2. I Decide the Price I Pay
The essence of this strategy is making the market pay me to buy at a price I set. I'm not chasing. I'm not panic-buying. I set my price and I get paid to wait. If the stock comes down to my price, I buy at a level I love and got paid to do it. If it doesn't, I pocket the premium and look at the next position. Either way, I feel like I won.
3. Microsoft, Live
Let's put numbers on it. Microsoft is at $375, and my calculated buy price is about $348 — call it $350. In the options chain, I pick an expiration a month or two out (say, July 17) and sell the $350-strike put.
The market tells me: “You want the stock at $350? Someone will pay you $3.41 per share for that.” If the stock is above $350 at expiration, I don't get the shares and I simply keep the $3.41. If it falls below $350, I buy at $350 — but the $3.41 is still mine, so my effective cost is $346.59.
Meanwhile, my cash is earning 3.7% in Treasuries. Roll this put over and over for a year and it works out to 12.2% a year on the cash, assuming I'm never assigned. If I'm comfortable paying $355, that return climbs to 15.5%.
4. The “Aren't You Losing Money?” Myth
Here's the most common objection. What if Microsoft falls to $300 at expiration? I still buy at $350 and keep the $3.41. “So you lost $45,” people say.
I don't see it that way. If Microsoft were at $350 today, I'd have bought it at $350 anyway. So that loss from the drop to $300 is a loss I'd have taken regardless — the only difference is that this way I got paid a premium to wait. That small difference is actually a big difference.

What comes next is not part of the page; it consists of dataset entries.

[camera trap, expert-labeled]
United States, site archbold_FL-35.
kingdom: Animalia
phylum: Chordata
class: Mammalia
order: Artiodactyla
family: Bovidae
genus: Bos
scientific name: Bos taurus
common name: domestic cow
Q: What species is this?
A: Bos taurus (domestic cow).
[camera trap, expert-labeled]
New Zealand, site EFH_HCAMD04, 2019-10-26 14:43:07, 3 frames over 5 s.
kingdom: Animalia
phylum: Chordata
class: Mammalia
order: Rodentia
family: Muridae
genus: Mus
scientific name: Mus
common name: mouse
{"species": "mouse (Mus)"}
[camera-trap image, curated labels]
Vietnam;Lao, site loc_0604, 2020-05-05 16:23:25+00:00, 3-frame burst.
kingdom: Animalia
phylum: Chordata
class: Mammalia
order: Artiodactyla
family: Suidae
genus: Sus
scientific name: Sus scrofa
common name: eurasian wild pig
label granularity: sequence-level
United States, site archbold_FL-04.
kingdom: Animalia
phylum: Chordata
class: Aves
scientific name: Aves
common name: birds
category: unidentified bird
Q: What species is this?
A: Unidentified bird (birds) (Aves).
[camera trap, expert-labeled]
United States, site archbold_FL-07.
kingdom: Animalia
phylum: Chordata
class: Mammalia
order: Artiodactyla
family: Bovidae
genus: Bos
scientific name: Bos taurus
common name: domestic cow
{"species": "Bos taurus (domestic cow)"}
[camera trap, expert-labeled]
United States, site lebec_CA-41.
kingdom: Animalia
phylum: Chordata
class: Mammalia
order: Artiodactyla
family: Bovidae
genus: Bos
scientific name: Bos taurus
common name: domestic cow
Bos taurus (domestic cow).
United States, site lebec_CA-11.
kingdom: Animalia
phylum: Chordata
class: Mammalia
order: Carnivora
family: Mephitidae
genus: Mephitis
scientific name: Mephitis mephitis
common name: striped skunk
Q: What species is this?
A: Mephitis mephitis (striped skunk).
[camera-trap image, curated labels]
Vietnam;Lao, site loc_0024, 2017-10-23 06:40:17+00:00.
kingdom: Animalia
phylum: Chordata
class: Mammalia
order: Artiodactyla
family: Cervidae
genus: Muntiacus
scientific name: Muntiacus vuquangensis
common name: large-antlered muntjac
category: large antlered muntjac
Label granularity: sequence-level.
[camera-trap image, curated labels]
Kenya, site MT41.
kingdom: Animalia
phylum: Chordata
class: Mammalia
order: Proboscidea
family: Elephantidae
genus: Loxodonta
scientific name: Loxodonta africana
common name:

It can be emotionally hard, I'll admit. I handle it fine, but many people get shaken here. That's exactly why this strategy should only be used on companies you genuinely want to own at that price.
5. One More With Meta
I ran the same play on Meta. It's at $573, roughly $570 on my discounted cash flow and $588 on a multiple of earnings — basically sitting on my value. So I got a little greedy and looked at the $535-strike put: someone will pay me $7.15 per share. That's a 16.8% return on the cash.
I decided to sell puts on both Microsoft and Meta at these prices. Again — don't do it just because I'm doing it. But I'll always be transparent about the trades I make and the reasoning behind them.
FAQ
Q: What's the worst-case scenario with a cash-secured put? A: The stock falls well below your strike and you still have to buy at the strike. But that's the price you wanted to pay in the first place, and the premium cushions the loss. That's why the key is to only use it on companies you truly want to own.
Q: Is it a loss if I never get assigned the stock? A: No. In that case you keep the premium and your cash still earns Treasury interest. I treat it as a tool to boost the yield on cash that's waiting.
Q: Can beginners do this? A: The structure is simple, but it only works if you actually want to own the company at that price and you hold enough cash to take assignment. Without both, it's better not to do it.